• Exercise details: Below are the records; copy each line in them that holds the word "buffalo".

**** Material for this exercise ****

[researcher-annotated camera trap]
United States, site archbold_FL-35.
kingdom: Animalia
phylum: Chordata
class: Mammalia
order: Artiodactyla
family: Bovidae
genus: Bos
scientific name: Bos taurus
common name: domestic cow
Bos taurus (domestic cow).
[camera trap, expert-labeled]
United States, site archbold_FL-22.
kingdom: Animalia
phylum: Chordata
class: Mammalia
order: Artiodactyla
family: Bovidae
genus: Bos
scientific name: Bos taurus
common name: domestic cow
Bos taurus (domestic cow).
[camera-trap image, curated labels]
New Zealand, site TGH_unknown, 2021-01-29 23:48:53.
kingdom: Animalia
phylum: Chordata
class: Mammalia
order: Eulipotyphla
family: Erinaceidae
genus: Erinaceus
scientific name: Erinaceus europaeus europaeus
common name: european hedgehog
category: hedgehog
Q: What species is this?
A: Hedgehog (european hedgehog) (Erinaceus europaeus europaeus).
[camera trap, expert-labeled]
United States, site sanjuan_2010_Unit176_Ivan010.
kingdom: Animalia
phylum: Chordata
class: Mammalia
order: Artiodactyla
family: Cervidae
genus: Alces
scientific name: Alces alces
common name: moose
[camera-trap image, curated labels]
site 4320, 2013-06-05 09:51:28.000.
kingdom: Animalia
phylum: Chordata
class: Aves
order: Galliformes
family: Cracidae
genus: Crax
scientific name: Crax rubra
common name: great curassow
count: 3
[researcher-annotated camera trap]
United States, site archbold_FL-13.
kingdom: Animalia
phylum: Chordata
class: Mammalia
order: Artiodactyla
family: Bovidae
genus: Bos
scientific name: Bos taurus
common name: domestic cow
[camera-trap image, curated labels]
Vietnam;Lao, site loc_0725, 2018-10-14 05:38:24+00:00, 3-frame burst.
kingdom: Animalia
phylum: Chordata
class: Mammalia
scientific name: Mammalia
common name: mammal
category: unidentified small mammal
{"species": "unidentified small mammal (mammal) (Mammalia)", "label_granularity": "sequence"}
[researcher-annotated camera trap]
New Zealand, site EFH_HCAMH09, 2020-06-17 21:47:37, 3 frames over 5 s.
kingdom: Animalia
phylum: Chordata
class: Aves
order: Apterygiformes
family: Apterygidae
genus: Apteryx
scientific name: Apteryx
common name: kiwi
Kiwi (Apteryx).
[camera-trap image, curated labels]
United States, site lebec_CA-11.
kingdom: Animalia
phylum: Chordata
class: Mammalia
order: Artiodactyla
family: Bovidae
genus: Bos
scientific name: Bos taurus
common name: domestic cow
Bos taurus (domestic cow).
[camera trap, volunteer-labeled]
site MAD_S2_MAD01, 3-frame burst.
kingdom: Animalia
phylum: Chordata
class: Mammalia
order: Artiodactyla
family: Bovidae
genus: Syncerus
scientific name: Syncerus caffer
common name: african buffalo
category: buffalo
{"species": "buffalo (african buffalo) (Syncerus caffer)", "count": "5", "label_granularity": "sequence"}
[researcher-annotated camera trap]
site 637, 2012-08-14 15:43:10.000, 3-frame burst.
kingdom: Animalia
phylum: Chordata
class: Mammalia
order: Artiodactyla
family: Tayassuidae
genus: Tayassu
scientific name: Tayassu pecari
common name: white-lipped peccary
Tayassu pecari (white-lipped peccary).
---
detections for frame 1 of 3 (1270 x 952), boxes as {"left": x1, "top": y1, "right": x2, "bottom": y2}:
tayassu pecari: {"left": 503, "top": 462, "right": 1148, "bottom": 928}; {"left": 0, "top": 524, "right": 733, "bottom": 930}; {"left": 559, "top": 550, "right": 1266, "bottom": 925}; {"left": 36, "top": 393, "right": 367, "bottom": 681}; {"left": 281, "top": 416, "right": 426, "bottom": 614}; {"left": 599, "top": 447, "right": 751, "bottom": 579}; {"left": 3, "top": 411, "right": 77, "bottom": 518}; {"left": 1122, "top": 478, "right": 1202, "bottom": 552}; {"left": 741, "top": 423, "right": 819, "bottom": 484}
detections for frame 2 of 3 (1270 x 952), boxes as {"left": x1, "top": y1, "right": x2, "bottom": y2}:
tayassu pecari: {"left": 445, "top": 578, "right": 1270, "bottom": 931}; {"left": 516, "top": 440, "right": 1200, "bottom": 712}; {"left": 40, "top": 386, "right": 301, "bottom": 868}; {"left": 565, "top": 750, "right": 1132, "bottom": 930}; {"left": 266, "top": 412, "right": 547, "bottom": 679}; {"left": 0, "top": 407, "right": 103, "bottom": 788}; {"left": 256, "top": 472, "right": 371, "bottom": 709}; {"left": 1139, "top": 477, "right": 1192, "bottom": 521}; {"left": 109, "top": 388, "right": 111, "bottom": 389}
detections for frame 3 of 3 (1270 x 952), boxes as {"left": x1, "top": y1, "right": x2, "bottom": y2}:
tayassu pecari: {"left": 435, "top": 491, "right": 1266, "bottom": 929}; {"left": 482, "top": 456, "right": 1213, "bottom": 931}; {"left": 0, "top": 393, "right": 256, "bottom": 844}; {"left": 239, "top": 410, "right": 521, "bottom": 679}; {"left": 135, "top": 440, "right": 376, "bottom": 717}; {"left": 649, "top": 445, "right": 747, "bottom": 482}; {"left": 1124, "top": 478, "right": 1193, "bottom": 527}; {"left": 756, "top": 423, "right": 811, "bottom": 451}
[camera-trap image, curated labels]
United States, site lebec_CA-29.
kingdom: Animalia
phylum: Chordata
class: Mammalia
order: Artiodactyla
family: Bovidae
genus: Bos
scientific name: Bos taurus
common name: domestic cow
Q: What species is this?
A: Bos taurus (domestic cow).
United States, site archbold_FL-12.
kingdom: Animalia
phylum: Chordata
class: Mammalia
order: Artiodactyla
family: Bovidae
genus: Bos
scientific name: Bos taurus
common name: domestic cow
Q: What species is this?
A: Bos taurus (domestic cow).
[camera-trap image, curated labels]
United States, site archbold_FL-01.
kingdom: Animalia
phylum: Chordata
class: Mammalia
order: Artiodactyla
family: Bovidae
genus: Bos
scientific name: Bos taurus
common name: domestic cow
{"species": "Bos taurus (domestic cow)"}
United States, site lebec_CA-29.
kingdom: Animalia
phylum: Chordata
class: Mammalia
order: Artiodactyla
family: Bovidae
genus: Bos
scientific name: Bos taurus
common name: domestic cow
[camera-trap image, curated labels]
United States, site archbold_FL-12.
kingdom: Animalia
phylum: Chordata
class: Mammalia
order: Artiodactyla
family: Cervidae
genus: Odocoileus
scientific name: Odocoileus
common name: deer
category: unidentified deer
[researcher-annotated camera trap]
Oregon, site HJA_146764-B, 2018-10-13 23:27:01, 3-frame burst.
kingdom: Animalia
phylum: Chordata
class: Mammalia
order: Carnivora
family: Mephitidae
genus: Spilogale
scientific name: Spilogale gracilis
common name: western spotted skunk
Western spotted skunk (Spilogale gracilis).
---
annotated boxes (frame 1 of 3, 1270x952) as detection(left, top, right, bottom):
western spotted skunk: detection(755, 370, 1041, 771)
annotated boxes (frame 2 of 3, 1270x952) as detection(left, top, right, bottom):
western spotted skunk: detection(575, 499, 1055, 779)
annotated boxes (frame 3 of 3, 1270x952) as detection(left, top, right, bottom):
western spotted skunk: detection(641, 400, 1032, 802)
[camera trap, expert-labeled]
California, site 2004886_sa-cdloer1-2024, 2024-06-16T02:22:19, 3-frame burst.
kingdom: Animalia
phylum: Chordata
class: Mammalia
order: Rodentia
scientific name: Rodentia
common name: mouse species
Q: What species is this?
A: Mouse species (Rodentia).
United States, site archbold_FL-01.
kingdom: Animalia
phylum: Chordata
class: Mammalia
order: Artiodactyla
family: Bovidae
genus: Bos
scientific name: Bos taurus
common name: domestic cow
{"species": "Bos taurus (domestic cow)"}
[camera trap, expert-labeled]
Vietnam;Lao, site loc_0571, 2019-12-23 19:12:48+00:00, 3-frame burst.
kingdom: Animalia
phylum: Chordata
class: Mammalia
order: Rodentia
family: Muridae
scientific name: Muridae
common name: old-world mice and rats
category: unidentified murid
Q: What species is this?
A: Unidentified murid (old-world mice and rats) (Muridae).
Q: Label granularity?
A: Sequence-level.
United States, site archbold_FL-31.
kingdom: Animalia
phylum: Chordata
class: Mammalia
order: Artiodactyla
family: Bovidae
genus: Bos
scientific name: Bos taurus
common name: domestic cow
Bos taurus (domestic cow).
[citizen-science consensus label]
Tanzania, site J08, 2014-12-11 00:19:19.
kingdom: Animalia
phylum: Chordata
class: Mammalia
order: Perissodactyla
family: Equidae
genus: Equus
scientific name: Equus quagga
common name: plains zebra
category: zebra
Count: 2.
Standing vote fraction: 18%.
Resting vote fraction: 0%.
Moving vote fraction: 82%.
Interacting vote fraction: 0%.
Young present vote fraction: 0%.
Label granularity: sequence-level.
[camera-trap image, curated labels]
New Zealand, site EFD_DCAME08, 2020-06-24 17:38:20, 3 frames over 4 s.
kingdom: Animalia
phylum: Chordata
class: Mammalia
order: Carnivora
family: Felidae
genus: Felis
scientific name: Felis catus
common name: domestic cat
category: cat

****

• Output of the exercise:
common name: african buffalo
category: buffalo
{"species": "buffalo (african buffalo) (Syncerus caffer)", "count": "5", "label_granularity": "sequence"}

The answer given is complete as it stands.